## [Texte fourni]
Lord Ruthven est une des premières occurrences européennes de ce vampire d’un nouveau genre. Impudique et dépravé, les méfaits de cet aristocrate anglais sont contés par Aubrey, un riche orphelin victime du vampire. Cette nouvelle prend forme sous la plume de William Polidori en 1819. « Le Vampire » connaît un succès important et popularise le mythe vampirique, qui sera repris dans de nombreuses oeuvres littéraires par la suite.
À lire : « Le Vampire » de W.Polidori, 1819.
La femme vampire, cette dépravée captivante
Image : David Henry Friston
L’imaginaire collectif nous impose un vampire masculin et hétérosexuel. Pourtant, la figure féminine du vampire est très largement représentée par les écrivains du 19ème siècle. Sensuelle et libérée, la femme vampire incarne tout ce que la société rejette. Elle envoûte les hommes et pervertit les femmes. Terrible diablesse, la femme vampire est souvent engagée dans des valeurs saphiques.
En 1872, Sheridan Le Fanu écrit « Carmilla ». Ce roman retrace l’histoire de la vampire éponyme, victime de son état. Héroïne détestable, Carmilla incarne l’inacceptable que la société de l’époque dénonce. Sexualisée, elle ne fait jamais l’amour pour procréer. Mécréante, elle repousse constamment la foi et Dieu. Pécheresse absolue, elle entraîne une jeune femme, Laura, dans ses vices. Manipulatrice mais aimante, Carmilla est une vampire complexe et torturée.
À lire : « Carmilla » de S. Le Fanu, 1872.

## [Lignes de données]
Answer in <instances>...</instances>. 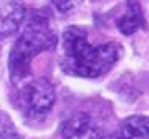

## [Travail à faire]
1 – Reproduisez fidèlement un passage du texte sur les vampires littéraires : partez des mots « Lord Ruthven est » et arrêtez-vous après « de W.Polidori, 1819. ».
2 – D'après le texte sur les vampires littéraires, en quelle année Sheridan Le Fanu écrit-il « Carmilla » ?

## [Réponses données]
1 –
Lord Ruthven est une des premières occurrences européennes de ce vampire d’un nouveau genre. Impudique et dépravé, les méfaits de cet aristocrate anglais sont contés par Aubrey, un riche orphelin victime du vampire. Cette nouvelle prend forme sous la plume de William Polidori en 1819. « Le Vampire » connaît un succès important et popularise le mythe vampirique, qui sera repris dans de nombreuses oeuvres littéraires par la suite.
À lire : « Le Vampire » de W.Polidori, 1819.

2 – En 1872.